_What to work on_
Pull out every line of the records below that contains the string "distance". Case matters, so a line with different capitalization does not count.

_Supplied material_
◆ ◆ ◆ ◆ ◆ ◆ ◆

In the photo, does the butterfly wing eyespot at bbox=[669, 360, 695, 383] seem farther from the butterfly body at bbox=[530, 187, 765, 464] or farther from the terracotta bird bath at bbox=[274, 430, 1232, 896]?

◆ ◆ ◆ ◆ ◆ ◆ ◆

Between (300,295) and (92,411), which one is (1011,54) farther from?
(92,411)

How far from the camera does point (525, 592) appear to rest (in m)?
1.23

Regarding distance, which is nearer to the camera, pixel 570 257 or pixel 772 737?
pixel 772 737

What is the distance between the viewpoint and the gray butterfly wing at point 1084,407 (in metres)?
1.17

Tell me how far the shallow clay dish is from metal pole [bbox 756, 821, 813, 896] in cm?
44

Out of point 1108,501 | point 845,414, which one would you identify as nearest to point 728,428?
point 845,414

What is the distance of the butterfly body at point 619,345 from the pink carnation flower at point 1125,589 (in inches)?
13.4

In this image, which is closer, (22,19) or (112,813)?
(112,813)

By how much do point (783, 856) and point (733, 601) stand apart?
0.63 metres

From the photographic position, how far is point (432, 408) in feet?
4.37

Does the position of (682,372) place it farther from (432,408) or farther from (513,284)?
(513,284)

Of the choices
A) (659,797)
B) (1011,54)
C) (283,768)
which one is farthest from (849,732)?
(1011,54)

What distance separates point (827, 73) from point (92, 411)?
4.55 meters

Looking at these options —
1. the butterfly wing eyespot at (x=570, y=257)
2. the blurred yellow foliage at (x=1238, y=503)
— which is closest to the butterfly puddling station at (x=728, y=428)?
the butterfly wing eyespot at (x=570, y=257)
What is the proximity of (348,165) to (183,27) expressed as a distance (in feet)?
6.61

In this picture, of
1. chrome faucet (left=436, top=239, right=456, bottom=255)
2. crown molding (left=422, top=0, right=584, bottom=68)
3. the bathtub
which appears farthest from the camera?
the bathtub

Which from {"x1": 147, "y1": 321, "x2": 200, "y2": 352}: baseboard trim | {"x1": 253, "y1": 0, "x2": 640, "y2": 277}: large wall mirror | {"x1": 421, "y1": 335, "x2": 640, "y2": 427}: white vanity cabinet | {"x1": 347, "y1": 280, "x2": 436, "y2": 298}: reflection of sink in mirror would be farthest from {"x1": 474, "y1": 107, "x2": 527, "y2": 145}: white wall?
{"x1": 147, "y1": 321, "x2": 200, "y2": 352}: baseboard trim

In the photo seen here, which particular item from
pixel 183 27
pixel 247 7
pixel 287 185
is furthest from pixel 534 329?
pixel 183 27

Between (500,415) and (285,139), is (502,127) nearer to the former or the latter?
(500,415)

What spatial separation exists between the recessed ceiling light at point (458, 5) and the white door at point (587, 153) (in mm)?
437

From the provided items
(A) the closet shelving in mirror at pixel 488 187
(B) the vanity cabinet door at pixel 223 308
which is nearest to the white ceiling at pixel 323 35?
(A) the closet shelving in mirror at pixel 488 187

◆ ◆ ◆ ◆ ◆ ◆ ◆

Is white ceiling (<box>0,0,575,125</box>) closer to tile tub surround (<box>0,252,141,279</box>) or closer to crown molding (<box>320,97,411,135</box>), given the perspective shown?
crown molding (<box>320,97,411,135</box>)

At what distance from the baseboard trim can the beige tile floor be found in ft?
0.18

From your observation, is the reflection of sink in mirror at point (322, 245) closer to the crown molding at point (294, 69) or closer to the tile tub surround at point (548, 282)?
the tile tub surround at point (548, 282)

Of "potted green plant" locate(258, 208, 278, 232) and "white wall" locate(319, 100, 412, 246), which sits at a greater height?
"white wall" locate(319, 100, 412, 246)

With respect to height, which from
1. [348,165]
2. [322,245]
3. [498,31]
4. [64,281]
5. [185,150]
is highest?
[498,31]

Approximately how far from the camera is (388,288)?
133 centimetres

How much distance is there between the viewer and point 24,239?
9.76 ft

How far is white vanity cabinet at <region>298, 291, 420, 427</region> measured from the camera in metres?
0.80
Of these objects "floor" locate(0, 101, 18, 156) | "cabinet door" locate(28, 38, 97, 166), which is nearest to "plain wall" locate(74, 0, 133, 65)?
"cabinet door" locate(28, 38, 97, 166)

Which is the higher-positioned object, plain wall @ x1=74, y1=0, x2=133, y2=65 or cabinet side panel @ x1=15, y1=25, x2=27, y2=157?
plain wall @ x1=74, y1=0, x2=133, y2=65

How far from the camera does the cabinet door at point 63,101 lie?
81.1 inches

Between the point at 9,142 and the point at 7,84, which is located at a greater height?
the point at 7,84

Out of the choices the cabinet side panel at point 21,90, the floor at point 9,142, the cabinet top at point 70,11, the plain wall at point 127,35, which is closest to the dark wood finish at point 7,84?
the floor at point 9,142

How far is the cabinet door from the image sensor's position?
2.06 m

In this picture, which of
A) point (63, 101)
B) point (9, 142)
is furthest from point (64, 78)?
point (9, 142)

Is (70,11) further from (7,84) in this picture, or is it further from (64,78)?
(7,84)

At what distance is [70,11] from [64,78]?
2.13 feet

◆ ◆ ◆ ◆ ◆ ◆ ◆

_Written solution_
Regarding distance, which is nearer to the camera, pixel 570 257 or pixel 772 737?
What is the distance between the viewpoint and the gray butterfly wing at point 1084,407 (in metres)?
What is the distance of the butterfly body at point 619,345 from the pink carnation flower at point 1125,589 (in inches)?
What distance separates point (827, 73) from point (92, 411)?
What is the proximity of (348,165) to (183,27) expressed as a distance (in feet)?
At what distance from the baseboard trim can the beige tile floor be found in ft?
How much distance is there between the viewer and point 24,239?
At what distance is [70,11] from [64,78]?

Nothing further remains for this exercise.